■ **Your task**:
Each entry has to be copied exactly, with nothing missed.

[Recorded data]
____________________
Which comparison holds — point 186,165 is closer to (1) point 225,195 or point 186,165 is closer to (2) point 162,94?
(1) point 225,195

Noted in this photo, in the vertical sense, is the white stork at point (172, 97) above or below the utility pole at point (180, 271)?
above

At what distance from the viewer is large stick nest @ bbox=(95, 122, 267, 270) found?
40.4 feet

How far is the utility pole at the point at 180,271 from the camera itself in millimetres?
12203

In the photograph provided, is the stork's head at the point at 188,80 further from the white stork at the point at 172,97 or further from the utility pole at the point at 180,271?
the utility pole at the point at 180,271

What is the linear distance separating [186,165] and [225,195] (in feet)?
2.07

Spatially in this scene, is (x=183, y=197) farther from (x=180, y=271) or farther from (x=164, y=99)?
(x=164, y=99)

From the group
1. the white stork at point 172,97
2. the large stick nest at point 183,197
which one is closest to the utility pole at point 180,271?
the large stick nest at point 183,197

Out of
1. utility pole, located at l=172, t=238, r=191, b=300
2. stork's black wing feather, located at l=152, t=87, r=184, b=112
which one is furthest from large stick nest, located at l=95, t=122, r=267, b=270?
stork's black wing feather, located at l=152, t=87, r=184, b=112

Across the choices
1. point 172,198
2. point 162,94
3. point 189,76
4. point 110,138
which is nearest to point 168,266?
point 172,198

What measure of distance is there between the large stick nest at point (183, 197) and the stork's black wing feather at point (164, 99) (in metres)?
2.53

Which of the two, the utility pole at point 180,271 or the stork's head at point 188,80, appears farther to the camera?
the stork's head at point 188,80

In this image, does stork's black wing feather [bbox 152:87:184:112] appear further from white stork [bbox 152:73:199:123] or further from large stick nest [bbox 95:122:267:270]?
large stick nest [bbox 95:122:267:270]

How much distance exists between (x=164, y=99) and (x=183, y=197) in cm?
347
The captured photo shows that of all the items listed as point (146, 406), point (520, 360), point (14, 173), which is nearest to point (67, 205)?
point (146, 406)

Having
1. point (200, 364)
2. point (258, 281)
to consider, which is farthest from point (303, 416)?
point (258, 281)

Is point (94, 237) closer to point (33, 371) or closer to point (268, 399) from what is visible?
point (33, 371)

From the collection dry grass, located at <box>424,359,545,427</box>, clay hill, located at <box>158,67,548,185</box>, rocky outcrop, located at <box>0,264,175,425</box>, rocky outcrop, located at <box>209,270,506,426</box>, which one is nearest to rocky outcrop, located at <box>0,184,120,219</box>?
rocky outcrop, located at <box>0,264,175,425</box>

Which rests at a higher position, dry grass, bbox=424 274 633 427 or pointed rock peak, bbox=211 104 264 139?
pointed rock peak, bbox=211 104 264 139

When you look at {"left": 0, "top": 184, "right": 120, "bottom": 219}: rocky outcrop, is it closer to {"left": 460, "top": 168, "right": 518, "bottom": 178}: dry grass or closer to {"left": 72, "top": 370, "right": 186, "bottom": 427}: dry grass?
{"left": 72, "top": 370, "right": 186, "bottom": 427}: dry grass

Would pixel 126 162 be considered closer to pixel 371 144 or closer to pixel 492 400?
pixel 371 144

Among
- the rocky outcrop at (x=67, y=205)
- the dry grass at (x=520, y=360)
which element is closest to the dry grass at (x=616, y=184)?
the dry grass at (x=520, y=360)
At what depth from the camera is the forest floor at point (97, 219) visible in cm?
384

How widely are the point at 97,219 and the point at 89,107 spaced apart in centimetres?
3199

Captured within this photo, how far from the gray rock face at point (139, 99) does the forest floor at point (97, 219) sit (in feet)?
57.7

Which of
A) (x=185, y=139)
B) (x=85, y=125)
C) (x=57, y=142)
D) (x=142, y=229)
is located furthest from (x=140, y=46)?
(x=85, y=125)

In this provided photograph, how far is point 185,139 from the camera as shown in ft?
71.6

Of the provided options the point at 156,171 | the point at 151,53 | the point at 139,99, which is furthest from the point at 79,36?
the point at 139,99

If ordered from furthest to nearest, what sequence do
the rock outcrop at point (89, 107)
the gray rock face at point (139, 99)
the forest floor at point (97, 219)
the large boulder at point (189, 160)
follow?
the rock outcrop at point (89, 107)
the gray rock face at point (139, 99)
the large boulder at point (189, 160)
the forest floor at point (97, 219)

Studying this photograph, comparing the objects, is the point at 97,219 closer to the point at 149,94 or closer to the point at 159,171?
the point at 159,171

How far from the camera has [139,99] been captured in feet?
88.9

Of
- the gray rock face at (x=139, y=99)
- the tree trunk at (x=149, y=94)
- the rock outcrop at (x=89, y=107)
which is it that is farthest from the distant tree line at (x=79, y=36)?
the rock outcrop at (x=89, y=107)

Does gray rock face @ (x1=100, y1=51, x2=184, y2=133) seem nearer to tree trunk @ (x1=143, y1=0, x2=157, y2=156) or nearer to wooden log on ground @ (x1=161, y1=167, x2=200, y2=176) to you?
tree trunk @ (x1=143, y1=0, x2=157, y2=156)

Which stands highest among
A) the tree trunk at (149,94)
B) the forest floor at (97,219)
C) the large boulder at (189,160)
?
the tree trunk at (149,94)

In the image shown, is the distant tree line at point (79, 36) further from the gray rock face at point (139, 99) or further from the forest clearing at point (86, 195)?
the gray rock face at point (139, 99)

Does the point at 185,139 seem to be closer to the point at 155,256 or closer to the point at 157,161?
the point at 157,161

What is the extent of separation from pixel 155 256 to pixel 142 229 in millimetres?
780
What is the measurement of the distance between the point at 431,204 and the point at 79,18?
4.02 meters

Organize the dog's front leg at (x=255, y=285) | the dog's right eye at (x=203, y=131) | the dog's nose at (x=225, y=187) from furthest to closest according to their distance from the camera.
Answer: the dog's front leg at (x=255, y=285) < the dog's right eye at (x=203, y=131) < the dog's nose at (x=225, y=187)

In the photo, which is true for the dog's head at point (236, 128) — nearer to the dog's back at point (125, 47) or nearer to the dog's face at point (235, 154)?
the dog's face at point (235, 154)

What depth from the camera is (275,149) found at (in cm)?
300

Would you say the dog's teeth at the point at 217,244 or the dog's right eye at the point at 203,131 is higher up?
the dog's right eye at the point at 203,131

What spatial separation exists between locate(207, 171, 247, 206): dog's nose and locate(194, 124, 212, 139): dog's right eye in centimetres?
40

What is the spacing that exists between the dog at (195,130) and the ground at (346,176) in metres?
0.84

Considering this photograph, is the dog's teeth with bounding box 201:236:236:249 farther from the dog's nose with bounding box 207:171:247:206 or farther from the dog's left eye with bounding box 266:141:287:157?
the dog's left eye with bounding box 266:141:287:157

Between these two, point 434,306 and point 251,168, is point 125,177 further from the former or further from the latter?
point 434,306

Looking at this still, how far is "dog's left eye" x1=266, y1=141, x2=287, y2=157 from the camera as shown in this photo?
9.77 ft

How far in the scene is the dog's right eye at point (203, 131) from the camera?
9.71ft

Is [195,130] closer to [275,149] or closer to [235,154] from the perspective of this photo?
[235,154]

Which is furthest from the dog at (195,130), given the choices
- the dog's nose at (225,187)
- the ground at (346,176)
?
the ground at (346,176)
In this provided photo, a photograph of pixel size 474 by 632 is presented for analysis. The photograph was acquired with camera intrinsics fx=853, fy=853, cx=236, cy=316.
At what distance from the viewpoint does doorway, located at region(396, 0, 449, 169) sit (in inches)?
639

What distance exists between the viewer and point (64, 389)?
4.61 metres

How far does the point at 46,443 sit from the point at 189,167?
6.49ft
____________________
■ **Task solution**:
Which comparison holds — point 186,165 is closer to (1) point 225,195 or point 186,165 is closer to (2) point 162,94?
(1) point 225,195

Noted in this photo, in the vertical sense, is the white stork at point (172, 97) above or below the utility pole at point (180, 271)?
above

At what distance from the viewer is large stick nest @ bbox=(95, 122, 267, 270) found?
40.4 feet

How far is the utility pole at the point at 180,271 from the camera itself in millimetres?
12203

In the photograph provided, is the stork's head at the point at 188,80 further from the white stork at the point at 172,97 or further from the utility pole at the point at 180,271?
the utility pole at the point at 180,271

What is the linear distance separating [186,165] and [225,195] (in feet)?
2.07

Spatially in this scene, is (x=183, y=197) farther from (x=180, y=271) or farther from (x=164, y=99)?
(x=164, y=99)

From the group
1. the white stork at point 172,97
2. the large stick nest at point 183,197
which one is closest to the utility pole at point 180,271?
the large stick nest at point 183,197

Out of
1. utility pole, located at l=172, t=238, r=191, b=300
2. stork's black wing feather, located at l=152, t=87, r=184, b=112
which one is furthest from large stick nest, located at l=95, t=122, r=267, b=270?
stork's black wing feather, located at l=152, t=87, r=184, b=112

Across the choices
1. point 172,198
2. point 162,94
3. point 189,76
4. point 110,138
which is nearest to point 168,266?
point 172,198

What measure of distance is there between the large stick nest at point (183, 197) and the stork's black wing feather at point (164, 99) (in metres)?
2.53

Which of the two, the utility pole at point 180,271 or the stork's head at point 188,80, appears farther to the camera?
the stork's head at point 188,80

In this image, does stork's black wing feather [bbox 152:87:184:112] appear further from white stork [bbox 152:73:199:123] or further from large stick nest [bbox 95:122:267:270]?
large stick nest [bbox 95:122:267:270]

How much distance exists between (x=164, y=99) and (x=183, y=197) in cm?
347
The captured photo shows that of all the items listed as point (146, 406), point (520, 360), point (14, 173), which is nearest to point (67, 205)?
point (146, 406)

Having
1. point (200, 364)
2. point (258, 281)
to consider, which is farthest from point (303, 416)?
point (258, 281)

Is point (94, 237) closer to point (33, 371) or closer to point (268, 399) from what is visible?
point (33, 371)

From the collection dry grass, located at <box>424,359,545,427</box>, clay hill, located at <box>158,67,548,185</box>, rocky outcrop, located at <box>0,264,175,425</box>, rocky outcrop, located at <box>209,270,506,426</box>, which one is nearest to rocky outcrop, located at <box>0,184,120,219</box>?
rocky outcrop, located at <box>0,264,175,425</box>

Which rests at a higher position, dry grass, bbox=424 274 633 427 or pointed rock peak, bbox=211 104 264 139?
pointed rock peak, bbox=211 104 264 139

When you look at {"left": 0, "top": 184, "right": 120, "bottom": 219}: rocky outcrop, is it closer to {"left": 460, "top": 168, "right": 518, "bottom": 178}: dry grass or closer to {"left": 72, "top": 370, "right": 186, "bottom": 427}: dry grass?
{"left": 72, "top": 370, "right": 186, "bottom": 427}: dry grass

Would pixel 126 162 be considered closer to pixel 371 144 or closer to pixel 492 400?
pixel 371 144

Among
- the rocky outcrop at (x=67, y=205)
- the dry grass at (x=520, y=360)
which element is closest to the dry grass at (x=616, y=184)?
the dry grass at (x=520, y=360)
At what depth from the camera is the forest floor at point (97, 219) visible in cm?
384

How widely are the point at 97,219 and the point at 89,107 spaced apart in centimetres?
3199

Captured within this photo, how far from the gray rock face at point (139, 99) does the forest floor at point (97, 219) sit (in feet)?
57.7

Which of
A) (x=185, y=139)
B) (x=85, y=125)
C) (x=57, y=142)
D) (x=142, y=229)
is located furthest from (x=140, y=46)?
(x=85, y=125)

In this provided photograph, how far is point 185,139 from the camera as shown in ft?
71.6

Of the provided options the point at 156,171 | the point at 151,53 | the point at 139,99, which is furthest from the point at 79,36?
the point at 139,99

If ordered from furthest to nearest, what sequence do
the rock outcrop at point (89, 107)
the gray rock face at point (139, 99)
the forest floor at point (97, 219)
the large boulder at point (189, 160)
follow?
the rock outcrop at point (89, 107)
the gray rock face at point (139, 99)
the large boulder at point (189, 160)
the forest floor at point (97, 219)

Studying this photograph, comparing the objects, is the point at 97,219 closer to the point at 149,94 or closer to the point at 159,171?
the point at 159,171

How far from the camera has [139,99] been captured in feet?
88.9

Of
- the gray rock face at (x=139, y=99)
- the tree trunk at (x=149, y=94)
- the rock outcrop at (x=89, y=107)
which is it that is farthest from the distant tree line at (x=79, y=36)?
the rock outcrop at (x=89, y=107)

Does gray rock face @ (x1=100, y1=51, x2=184, y2=133) seem nearer to tree trunk @ (x1=143, y1=0, x2=157, y2=156) or nearer to wooden log on ground @ (x1=161, y1=167, x2=200, y2=176) to you?
tree trunk @ (x1=143, y1=0, x2=157, y2=156)

Which stands highest among
A) the tree trunk at (149,94)
B) the forest floor at (97,219)
C) the large boulder at (189,160)
?
the tree trunk at (149,94)

In the image shown, is the distant tree line at point (79, 36) further from the gray rock face at point (139, 99) or further from the forest clearing at point (86, 195)?
the gray rock face at point (139, 99)

Does the point at 185,139 seem to be closer to the point at 155,256 or closer to the point at 157,161?
the point at 157,161

What is the extent of separation from pixel 155 256 to pixel 142 229 in millimetres?
780
What is the measurement of the distance between the point at 431,204 and the point at 79,18?
4.02 meters

Organize the dog's front leg at (x=255, y=285) | the dog's right eye at (x=203, y=131) | the dog's nose at (x=225, y=187) from furthest to closest according to their distance from the camera.
Answer: the dog's front leg at (x=255, y=285) < the dog's right eye at (x=203, y=131) < the dog's nose at (x=225, y=187)

In the photo, which is true for the dog's head at point (236, 128) — nearer to the dog's back at point (125, 47) or nearer to the dog's face at point (235, 154)?
the dog's face at point (235, 154)

What depth from the camera is (275,149) found at (in cm)?
300

Would you say the dog's teeth at the point at 217,244 or the dog's right eye at the point at 203,131 is higher up?
the dog's right eye at the point at 203,131

What spatial separation exists between locate(207, 171, 247, 206): dog's nose and locate(194, 124, 212, 139): dog's right eye in centimetres?
40

What is the spacing that exists between the dog at (195,130) and the ground at (346,176) in metres?
0.84

Considering this photograph, is the dog's teeth with bounding box 201:236:236:249 farther from the dog's nose with bounding box 207:171:247:206 or farther from the dog's left eye with bounding box 266:141:287:157?
the dog's left eye with bounding box 266:141:287:157

Between these two, point 434,306 and point 251,168, is point 125,177 further from the former or further from the latter?
point 434,306

Looking at this still, how far is "dog's left eye" x1=266, y1=141, x2=287, y2=157 from the camera as shown in this photo?
9.77 ft

How far in the scene is the dog's right eye at point (203, 131) from the camera?
9.71ft

Is [195,130] closer to [275,149] or closer to [235,154] from the perspective of this photo?
[235,154]

Which is furthest from the dog at (195,130), given the choices
- the dog's nose at (225,187)
- the ground at (346,176)
?
the ground at (346,176)
In this provided photo, a photograph of pixel size 474 by 632 is presented for analysis. The photograph was acquired with camera intrinsics fx=853, fy=853, cx=236, cy=316.
At what distance from the viewpoint does doorway, located at region(396, 0, 449, 169) sit (in inches)?
639

What distance exists between the viewer and point (64, 389)?
4.61 metres

How far does the point at 46,443 sit from the point at 189,167?
6.49ft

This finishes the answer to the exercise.